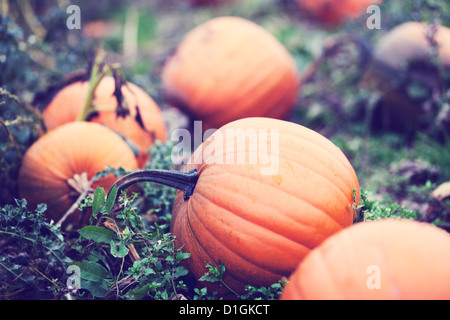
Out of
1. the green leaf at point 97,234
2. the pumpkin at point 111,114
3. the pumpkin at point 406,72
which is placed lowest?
the green leaf at point 97,234

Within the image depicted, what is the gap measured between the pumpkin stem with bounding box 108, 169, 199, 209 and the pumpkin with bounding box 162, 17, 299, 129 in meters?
1.44

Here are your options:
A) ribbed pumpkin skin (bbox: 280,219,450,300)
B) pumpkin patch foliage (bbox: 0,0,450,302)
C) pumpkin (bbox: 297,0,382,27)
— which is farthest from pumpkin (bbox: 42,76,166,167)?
pumpkin (bbox: 297,0,382,27)

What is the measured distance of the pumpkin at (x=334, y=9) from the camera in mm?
4840

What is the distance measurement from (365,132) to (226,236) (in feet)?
6.81

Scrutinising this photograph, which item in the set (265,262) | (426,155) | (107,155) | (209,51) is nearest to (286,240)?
(265,262)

━━━━━━━━

* **EXERCISE GOAL**
Quote all of the data above word for word, leaving out the pictures.

* **ANSWER**
Out of
1. the green leaf at point 97,234
2. the pumpkin at point 111,114
3. the pumpkin at point 406,72
which is placed lowest?
the green leaf at point 97,234

Within the image depicted, what is the gap measured between the pumpkin stem with bounding box 108, 169, 199, 209 and the pumpkin with bounding box 162, 17, 299, 129 in meters?
1.44

Here are your options:
A) ribbed pumpkin skin (bbox: 280,219,450,300)
B) pumpkin patch foliage (bbox: 0,0,450,302)
C) pumpkin (bbox: 297,0,382,27)
— which is farthest from pumpkin (bbox: 42,76,166,167)?
pumpkin (bbox: 297,0,382,27)

What is the measured distance of the pumpkin at (x=334, y=9) from the camera in mm?
4840

What is the distance measurement from (365,132) to (226,236) (in feet)?
6.81

Scrutinising this photograph, which item in the set (265,262) | (426,155) | (107,155) | (209,51) is nearest to (286,240)?
(265,262)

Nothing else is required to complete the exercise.